● Excerpted text

--- START ---

It’s the eternal question that cuts across every industry and discipline. After all, what’s the point of investing tons of resources into developing products and services that nobody wants? There are few things worse than seeing all the hard work invested in design go down in proverbial flames when customers reject your latest offering.

But can you really blame them? Did you do enough to determine whether or not people would actually want the things you designed? Were your assumptions correct? Did you ask the right questions?

More importantly, did you actually listen to the answers?

Do People Really Want Faster Horses?

There’s a famous (and very likely apocryphal) quote attributed to Henry Ford that says “If I had asked people what they wanted, they would have said faster horses.” It’s often trotted out (no pun intended) to prove that customers don’t actually know what they want from products and services until you give it to them. Much like the urban folk story about a sly New Yorker “selling” the Brooklyn Bridge to a naive, out of town rube, we’re supposed to have a laugh at the expense of the consumer who isn’t creative enough to think of a solution to their problems.

Except that’s not really the point of the quote.

The problem presented by the Ford quote is all in the framing. If you simply ask people what they want, they might very well give you a simple, straightforward answer that doesn’t sound like a very creative solution. That’s because the question does nothing to understand the actual problems people are facing. Asking them what they “want” is multiple steps removed from their day-to-day lived experience. It’s a question designed to find an answer; whether or not that answer provides any actionable insights is beside the point.

What the question doesn’t do is make any effort to understand people. In order to understand the concerns and challenges that actually have an impact on people’s lives and influence their wants and needs, you need to do a lot less asking and a lot more listening.

How DO You Find Out What Your Customers Want?

If you really want to get actionable feedback from customers, the kind of insights that allow you to design the products and services that actually meet their needs, you need to rethink how you approach research. The process starts with learning to see problems from the customer’s perspective and becoming activated to do something about those issues.

--- END ---

● Direction A
In the customer research text, to whom is the "faster horses" quote attributed?
● Direction B
Write a continuation of the customer research text, picking up after its final sentence.

● Data entries
--- START ---

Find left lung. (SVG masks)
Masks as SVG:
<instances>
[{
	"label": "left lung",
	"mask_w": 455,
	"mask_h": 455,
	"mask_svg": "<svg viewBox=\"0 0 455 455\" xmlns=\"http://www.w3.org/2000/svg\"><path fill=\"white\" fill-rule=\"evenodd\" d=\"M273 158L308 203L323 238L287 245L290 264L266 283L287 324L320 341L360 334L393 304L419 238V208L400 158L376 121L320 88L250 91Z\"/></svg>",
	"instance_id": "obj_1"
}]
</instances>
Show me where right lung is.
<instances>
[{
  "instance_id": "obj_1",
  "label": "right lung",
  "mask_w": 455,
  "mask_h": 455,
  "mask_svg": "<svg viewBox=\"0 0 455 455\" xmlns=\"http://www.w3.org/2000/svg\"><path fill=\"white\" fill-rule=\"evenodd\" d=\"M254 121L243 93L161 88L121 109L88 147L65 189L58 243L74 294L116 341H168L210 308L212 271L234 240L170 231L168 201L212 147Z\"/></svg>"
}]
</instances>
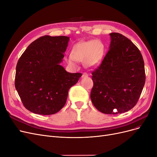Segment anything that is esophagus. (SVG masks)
Instances as JSON below:
<instances>
[{
  "instance_id": "obj_1",
  "label": "esophagus",
  "mask_w": 157,
  "mask_h": 157,
  "mask_svg": "<svg viewBox=\"0 0 157 157\" xmlns=\"http://www.w3.org/2000/svg\"><path fill=\"white\" fill-rule=\"evenodd\" d=\"M82 77L83 78L88 77V75L86 73H84L82 74Z\"/></svg>"
}]
</instances>
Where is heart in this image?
I'll return each mask as SVG.
<instances>
[{
  "label": "heart",
  "instance_id": "heart-1",
  "mask_svg": "<svg viewBox=\"0 0 157 157\" xmlns=\"http://www.w3.org/2000/svg\"><path fill=\"white\" fill-rule=\"evenodd\" d=\"M103 55V46L96 40L80 42L75 44L71 55L68 58V62L75 65L76 60L84 61L90 68L96 67L100 63Z\"/></svg>",
  "mask_w": 157,
  "mask_h": 157
}]
</instances>
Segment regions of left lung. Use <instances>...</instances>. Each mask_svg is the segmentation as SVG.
<instances>
[{"label":"left lung","instance_id":"left-lung-1","mask_svg":"<svg viewBox=\"0 0 157 157\" xmlns=\"http://www.w3.org/2000/svg\"><path fill=\"white\" fill-rule=\"evenodd\" d=\"M109 35V50L92 73L90 98L98 111L115 115L136 105L145 85V73L143 57L136 46L120 33Z\"/></svg>","mask_w":157,"mask_h":157}]
</instances>
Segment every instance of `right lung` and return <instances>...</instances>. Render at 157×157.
Returning a JSON list of instances; mask_svg holds the SVG:
<instances>
[{
    "label": "right lung",
    "mask_w": 157,
    "mask_h": 157,
    "mask_svg": "<svg viewBox=\"0 0 157 157\" xmlns=\"http://www.w3.org/2000/svg\"><path fill=\"white\" fill-rule=\"evenodd\" d=\"M69 37L41 36L23 52L16 65L15 87L24 107L39 115H53L63 107L69 90L82 74L60 65Z\"/></svg>",
    "instance_id": "1"
}]
</instances>
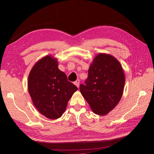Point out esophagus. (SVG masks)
Masks as SVG:
<instances>
[{
	"label": "esophagus",
	"instance_id": "esophagus-1",
	"mask_svg": "<svg viewBox=\"0 0 154 154\" xmlns=\"http://www.w3.org/2000/svg\"><path fill=\"white\" fill-rule=\"evenodd\" d=\"M74 85H75L77 87H79V85H80V80H77L76 82H74Z\"/></svg>",
	"mask_w": 154,
	"mask_h": 154
}]
</instances>
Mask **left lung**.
<instances>
[{"label": "left lung", "instance_id": "obj_1", "mask_svg": "<svg viewBox=\"0 0 154 154\" xmlns=\"http://www.w3.org/2000/svg\"><path fill=\"white\" fill-rule=\"evenodd\" d=\"M81 94L97 115L104 116L115 108L122 98L125 82L122 65L113 56L100 53L93 59Z\"/></svg>", "mask_w": 154, "mask_h": 154}]
</instances>
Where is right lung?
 I'll return each instance as SVG.
<instances>
[{
    "mask_svg": "<svg viewBox=\"0 0 154 154\" xmlns=\"http://www.w3.org/2000/svg\"><path fill=\"white\" fill-rule=\"evenodd\" d=\"M58 66L57 59L45 56L32 67L27 82L33 105L40 114L51 119L61 117L69 100L78 90Z\"/></svg>",
    "mask_w": 154,
    "mask_h": 154,
    "instance_id": "right-lung-1",
    "label": "right lung"
}]
</instances>
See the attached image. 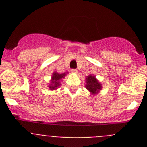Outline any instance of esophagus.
<instances>
[{"mask_svg": "<svg viewBox=\"0 0 147 147\" xmlns=\"http://www.w3.org/2000/svg\"><path fill=\"white\" fill-rule=\"evenodd\" d=\"M71 71L72 73H77V70L76 69H71Z\"/></svg>", "mask_w": 147, "mask_h": 147, "instance_id": "1", "label": "esophagus"}]
</instances>
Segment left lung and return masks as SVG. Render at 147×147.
Segmentation results:
<instances>
[{"label":"left lung","mask_w":147,"mask_h":147,"mask_svg":"<svg viewBox=\"0 0 147 147\" xmlns=\"http://www.w3.org/2000/svg\"><path fill=\"white\" fill-rule=\"evenodd\" d=\"M86 88L90 93L95 94L99 91V90H101L102 85L98 82V80H96L95 76L90 75L87 77Z\"/></svg>","instance_id":"1"}]
</instances>
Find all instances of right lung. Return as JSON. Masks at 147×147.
Segmentation results:
<instances>
[{
	"mask_svg": "<svg viewBox=\"0 0 147 147\" xmlns=\"http://www.w3.org/2000/svg\"><path fill=\"white\" fill-rule=\"evenodd\" d=\"M66 75L65 74H59L58 73H54L52 76V80H51V83L49 85V88L51 90H55L56 88H57L60 85L59 84V81L62 78H63Z\"/></svg>",
	"mask_w": 147,
	"mask_h": 147,
	"instance_id": "1",
	"label": "right lung"
}]
</instances>
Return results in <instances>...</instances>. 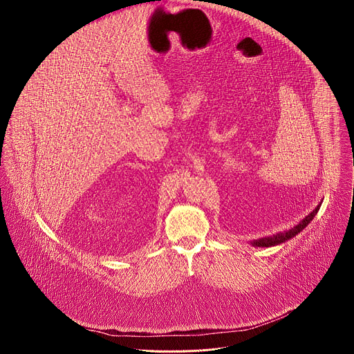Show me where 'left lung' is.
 I'll list each match as a JSON object with an SVG mask.
<instances>
[{
  "mask_svg": "<svg viewBox=\"0 0 354 354\" xmlns=\"http://www.w3.org/2000/svg\"><path fill=\"white\" fill-rule=\"evenodd\" d=\"M322 202H323V201H322ZM320 205H322V203H320L312 212H309L304 219H301L296 226H293L292 229L283 230V232H279V233H275V234H272V236H267V237H261V239L253 240V241H251V245H252V247H257V248H270V247L281 245V244L289 241L290 239L296 237L300 232H303L304 229L310 223V221H312V219L315 218V215L317 214Z\"/></svg>",
  "mask_w": 354,
  "mask_h": 354,
  "instance_id": "left-lung-1",
  "label": "left lung"
}]
</instances>
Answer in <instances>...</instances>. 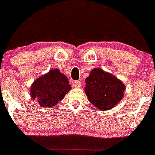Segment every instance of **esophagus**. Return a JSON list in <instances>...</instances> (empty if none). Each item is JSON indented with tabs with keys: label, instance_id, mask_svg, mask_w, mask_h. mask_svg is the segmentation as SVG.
<instances>
[{
	"label": "esophagus",
	"instance_id": "1",
	"mask_svg": "<svg viewBox=\"0 0 155 155\" xmlns=\"http://www.w3.org/2000/svg\"><path fill=\"white\" fill-rule=\"evenodd\" d=\"M81 82L80 81H73V86L75 87H81Z\"/></svg>",
	"mask_w": 155,
	"mask_h": 155
}]
</instances>
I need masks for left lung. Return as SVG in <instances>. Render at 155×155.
I'll list each match as a JSON object with an SVG mask.
<instances>
[{"mask_svg":"<svg viewBox=\"0 0 155 155\" xmlns=\"http://www.w3.org/2000/svg\"><path fill=\"white\" fill-rule=\"evenodd\" d=\"M84 92L92 105L100 110L113 109L124 97L125 85L114 75L94 68L85 79Z\"/></svg>","mask_w":155,"mask_h":155,"instance_id":"1","label":"left lung"}]
</instances>
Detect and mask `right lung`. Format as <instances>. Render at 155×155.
Here are the masks:
<instances>
[{
  "mask_svg": "<svg viewBox=\"0 0 155 155\" xmlns=\"http://www.w3.org/2000/svg\"><path fill=\"white\" fill-rule=\"evenodd\" d=\"M71 89L68 78L58 69H52L32 83L30 94L38 105L49 109L61 101Z\"/></svg>",
  "mask_w": 155,
  "mask_h": 155,
  "instance_id": "right-lung-1",
  "label": "right lung"
}]
</instances>
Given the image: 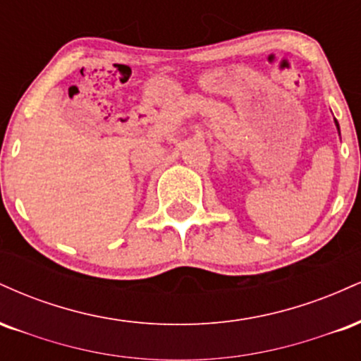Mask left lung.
Instances as JSON below:
<instances>
[{
    "label": "left lung",
    "instance_id": "left-lung-1",
    "mask_svg": "<svg viewBox=\"0 0 361 361\" xmlns=\"http://www.w3.org/2000/svg\"><path fill=\"white\" fill-rule=\"evenodd\" d=\"M334 123H336V128H338V134H339V123H338V120L334 118Z\"/></svg>",
    "mask_w": 361,
    "mask_h": 361
}]
</instances>
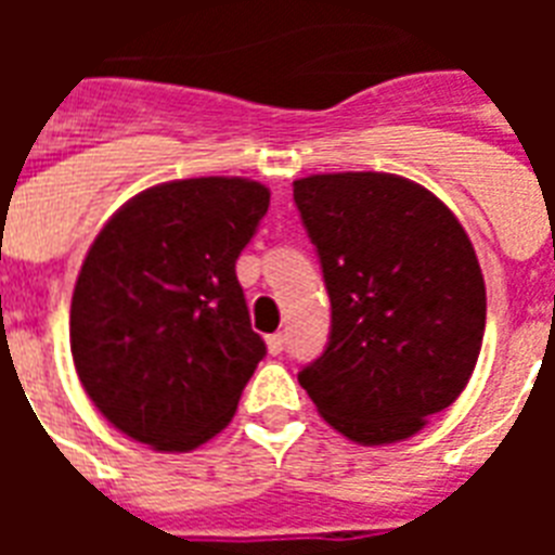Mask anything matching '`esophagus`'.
I'll return each mask as SVG.
<instances>
[{
    "mask_svg": "<svg viewBox=\"0 0 555 555\" xmlns=\"http://www.w3.org/2000/svg\"><path fill=\"white\" fill-rule=\"evenodd\" d=\"M268 351L273 357L282 354V351H285V334H270V337H268Z\"/></svg>",
    "mask_w": 555,
    "mask_h": 555,
    "instance_id": "1",
    "label": "esophagus"
}]
</instances>
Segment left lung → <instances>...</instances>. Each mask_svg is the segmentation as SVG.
<instances>
[{"label":"left lung","instance_id":"1","mask_svg":"<svg viewBox=\"0 0 555 555\" xmlns=\"http://www.w3.org/2000/svg\"><path fill=\"white\" fill-rule=\"evenodd\" d=\"M331 299L328 346L299 371L348 440L417 435L473 377L487 291L469 235L421 184L388 172L294 181Z\"/></svg>","mask_w":555,"mask_h":555}]
</instances>
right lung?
Wrapping results in <instances>:
<instances>
[{"label": "right lung", "mask_w": 555, "mask_h": 555, "mask_svg": "<svg viewBox=\"0 0 555 555\" xmlns=\"http://www.w3.org/2000/svg\"><path fill=\"white\" fill-rule=\"evenodd\" d=\"M270 207L247 178H186L126 201L91 244L72 296V354L112 426L160 452L233 421L268 354L235 259Z\"/></svg>", "instance_id": "add662e5"}]
</instances>
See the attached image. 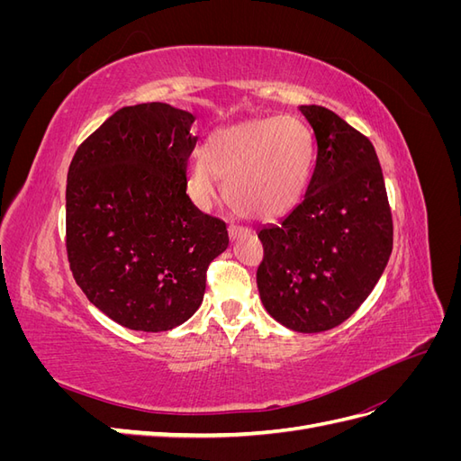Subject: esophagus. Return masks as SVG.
<instances>
[{"instance_id":"1","label":"esophagus","mask_w":461,"mask_h":461,"mask_svg":"<svg viewBox=\"0 0 461 461\" xmlns=\"http://www.w3.org/2000/svg\"><path fill=\"white\" fill-rule=\"evenodd\" d=\"M248 232H249V230H248V229H242V227H236V225H230V227H229L230 240H236V239H239V236L248 234Z\"/></svg>"}]
</instances>
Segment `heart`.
I'll return each instance as SVG.
<instances>
[{
  "label": "heart",
  "instance_id": "b5f03b06",
  "mask_svg": "<svg viewBox=\"0 0 461 461\" xmlns=\"http://www.w3.org/2000/svg\"><path fill=\"white\" fill-rule=\"evenodd\" d=\"M312 163L313 138L300 119H252L207 138L203 159L190 165L186 186L192 200L205 207L221 178L229 203L240 215L275 219L300 200Z\"/></svg>",
  "mask_w": 461,
  "mask_h": 461
}]
</instances>
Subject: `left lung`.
I'll return each instance as SVG.
<instances>
[{
	"label": "left lung",
	"mask_w": 461,
	"mask_h": 461,
	"mask_svg": "<svg viewBox=\"0 0 461 461\" xmlns=\"http://www.w3.org/2000/svg\"><path fill=\"white\" fill-rule=\"evenodd\" d=\"M317 140L303 200L258 236V290L265 310L296 332L339 327L366 298L393 252L379 158L369 138L330 109L302 105Z\"/></svg>",
	"instance_id": "obj_1"
}]
</instances>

--- END ---

● Result A
Henry Ford.

● Result B
By empathizing with your customers, you can begin to do something truly powerful with those insights when it comes to designing solutions for them. Rather than taking stabs in the dark or letting confirmation bias steer your design efforts, you can learn to hear what people really think. Armed with this knowledge, you can move forward with confidence and avoid costly mistakes along the way.

Getting Started With a 2-Week Research Sprint

At Motivate Design, we do things a little differently. We’ve developed several UX strategies over the last decade that make us unique when it comes to research and product design. Rather than keep those techniques to ourselves, we want to help you learn how to generate the same powerful findings and insights that inform our design process.

Our Research Sprint Course gives you all the tools and strategies you need to conduct your own 2-Week Research Sprint, from the initial stages of planning and defining the project to the final steps needed to deliver compelling reports that can demonstrate value and influence business needs. We provide you with interactive examples and exercises as well as all the material assets you’ll need to carry out your own research. The course also provides tips and advice for effectively selling the concept of a 2-Week Research Sprint to key stakeholders.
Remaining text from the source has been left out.